— start Quoted passage —

In addition to the ngevalsBBDP evaluations of Gres, the costs associated with KINBBDPRE also includes nlinsetups LU factorizations, nlinsetups calls to Gcomm, npsolves banded backsolve calls, and nrevalsLS residual function evaluations, where nlinsetups is an optional KINSOL output (see §8.4.5.5.1), and npsolves and nrevalsLS are linear solver optional outputs (see §8.4.5.5.2).

## 8.4.8. Alternative to KINSOL for difficult systems

A nonlinear system $$F(u) = 0$$ may be difficult to solve with KINSOL (or any other nonlinear system solver) for a variety of reasons. The possible reasons include high nonlinearity, small region of convergence, and lack of a good initial guess. For systems with such difficulties, there is an alternative approach that may be more successful. This is an old idea, but deserves some new attention.

If the nonlinear system is $$F(u) = 0$$, consider instead the ODE system $$du/dt = - M^{-1} F(u)$$, where $$M$$ is a nonsingular matrix that is an approximation (even a crude approximation) to the system Jacobian $$F_u = dF/du$$. Whatever $$M$$ is, if this ODE is solved until it reaches a steady state $$u^*$$, then $$u^*$$ is a zero of the right-hand side of the ODE, and hence a solution to $$F(u) = 0$$. There is no issue of having a close enough initial guess.

— end Quoted passage —
— start Source data —

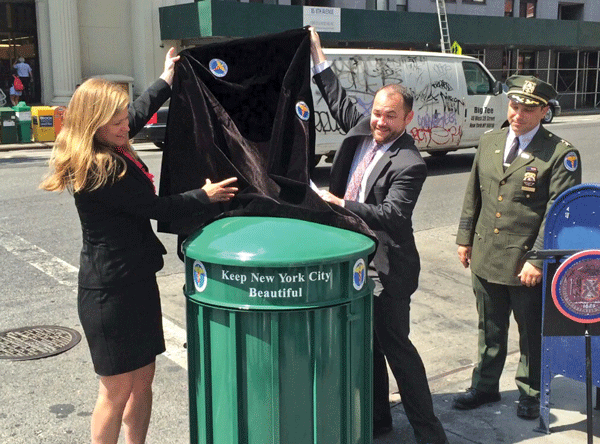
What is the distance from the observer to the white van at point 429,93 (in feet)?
39.3

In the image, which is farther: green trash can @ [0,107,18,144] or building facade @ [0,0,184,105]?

— end Source data —

→ Tasks to complete
(1) Please echo the KINSOL passage from "A nonlinear system" to "some new attention.".
(2) Decide whether each statement agrees with the KINSOL passage, answering yes or no and quoting the words that settle it: (a) The passage calls the alternative approach a new idea. (b) The passage counts lack of a good initial guess among the possible reasons a system is difficult to solve. (c) The passage requires the matrix to be a close approximation to the system Jacobian.

→ Full answers
(1)
A nonlinear system $$F(u) = 0$$ may be difficult to solve with KINSOL (or any other nonlinear system solver) for a variety of reasons. The possible reasons include high nonlinearity, small region of convergence, and lack of a good initial guess. For systems with such difficulties, there is an alternative approach that may be more successful. This is an old idea, but deserves some new attention.

(2)
(a) No: "This is an old idea, but deserves some new attention."
(b) Yes: "and lack of a good initial guess"
(c) No: "(even a crude approximation)"